# Midgard Tegu has a impaction needs surgery



## TheTeguGurl (Aug 24, 2012)

UPDATE on Midgard Tegu The di an xray bones are still there. they are stuck in the upper GL intestines. After more enimas and a barium swallow and being sedated, They could not remove anything from either end. There is no sign of perforation at this time. He now requires Surgery to be done to go in and remove the bones... This surgery is going to cost me 1500 and my vet will take a 500 down payment to start the surgery.. I am asking one and all please for some donations if they can spare to help him. I really hate asking for help, BUT this is his last chance........... They isnt anything else the vet can do and we at this time dont think they will pass on there own. So please if you can help by donating alittle bit I will be forever greatful. 500 is all I need to reach a goal to get him better to save his life.. If you would like to donated any amount helps you can donate striaght to his vet office 
Deschutes Veterinary Clinic (DVC)
25 NW Olney Ave.
(The Big Grey Building near Pioneer Park)
Bend, OR 97701 US
Phone : (541)382-2481

http://www.youtube.com/watch?v=qi-h6rY4-Q4


----------



## Scott Hogge (Aug 25, 2012)

You should setup your own donation system through paypal.
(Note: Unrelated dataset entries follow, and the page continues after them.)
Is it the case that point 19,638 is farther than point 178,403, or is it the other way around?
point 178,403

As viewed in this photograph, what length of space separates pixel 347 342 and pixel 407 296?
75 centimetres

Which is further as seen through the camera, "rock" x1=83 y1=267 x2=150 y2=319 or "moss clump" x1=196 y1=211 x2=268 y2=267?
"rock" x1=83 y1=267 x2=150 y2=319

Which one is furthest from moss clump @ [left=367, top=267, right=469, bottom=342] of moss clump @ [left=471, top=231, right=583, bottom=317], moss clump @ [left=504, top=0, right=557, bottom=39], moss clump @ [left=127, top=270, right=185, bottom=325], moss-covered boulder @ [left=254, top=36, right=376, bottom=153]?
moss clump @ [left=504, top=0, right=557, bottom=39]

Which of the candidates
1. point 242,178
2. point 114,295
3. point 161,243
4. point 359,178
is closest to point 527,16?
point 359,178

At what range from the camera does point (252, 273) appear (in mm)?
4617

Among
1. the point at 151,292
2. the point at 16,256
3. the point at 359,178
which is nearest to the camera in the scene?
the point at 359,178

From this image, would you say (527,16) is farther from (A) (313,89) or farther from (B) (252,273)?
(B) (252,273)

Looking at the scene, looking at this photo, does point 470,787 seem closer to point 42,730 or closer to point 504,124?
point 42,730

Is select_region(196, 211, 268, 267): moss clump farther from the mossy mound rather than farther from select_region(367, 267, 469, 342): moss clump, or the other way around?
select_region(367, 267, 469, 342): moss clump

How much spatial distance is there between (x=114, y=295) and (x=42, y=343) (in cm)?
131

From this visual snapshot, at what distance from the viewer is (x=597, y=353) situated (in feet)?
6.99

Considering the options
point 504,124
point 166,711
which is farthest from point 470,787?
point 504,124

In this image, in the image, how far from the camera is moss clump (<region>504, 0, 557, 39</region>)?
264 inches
You can accept many small donations 24/7 without people needing to contact the vets office. Anyone can donate even if they don't have a paypal account. Check out: https://www.paypal.com/us/cgi-bin/?cmd=_donate-intro-outside


Hope everything turns out alright for Midgard.


----------



## TheTeguGurl (Aug 25, 2012)

I have a paypal acount I just didnt want ppl thinking I was trying to scam them do they could contact the vet and talk with them to let them know it is ligit


----------



## Aardbark (Aug 25, 2012)

I will donate ,I dont have much though, but Id rather donate to your paypal. Maybe you can post your info? Or would you rather PM it to me? I think paypal is a good way to go, its easy to send money. We all want Midgard to live a long and happy life. As long as we keep TeguTalk honest, we shouldnt have to worry about scams.


----------



## TheTeguGurl (Aug 25, 2012)

My email addy for paypal is [email protected] Thank you all


----------



## larissalurid (Sep 1, 2012)

Oh no :[ I hope he gets better. I'd donate, but I'm jobless and don't even have money for myself X_X 

You should make a video on youtube with the info where people can donate and I'm sure you'd get a lot of help there. Your videos are pretty popular and a lot of people love Midgard. I know I'm a fan :] I bet people would help you out a lot seeing that video

Plus I'm sure if you show the x-rays and such people will believe you.


----------



## Aardbark (Sep 1, 2012)

Did he have the surgery? How did it turn out, is Midguard ok?


----------



## TheTeguGurl (Sep 1, 2012)

Midgard was about to go in for surgery after another radiogram they noticed the bone mass had moved down he had pooped some out. they have put the surgery on the back burner to see if he will poop out the rest. as of for the last three days he hasnt will be going back to vets on monday



larissalurid said:


> Oh no :[ I hope he gets better. I'd donate, but I'm jobless and don't even have money for myself X_X
> 
> You should make a video on youtube with the info where people can donate and I'm sure you'd get a lot of help there. Your videos are pretty popular and a lot of people love Midgard. I know I'm a fan :] I bet people would help you out a lot seeing that video
> 
> Plus I'm sure if you show the x-rays and such people will believe you.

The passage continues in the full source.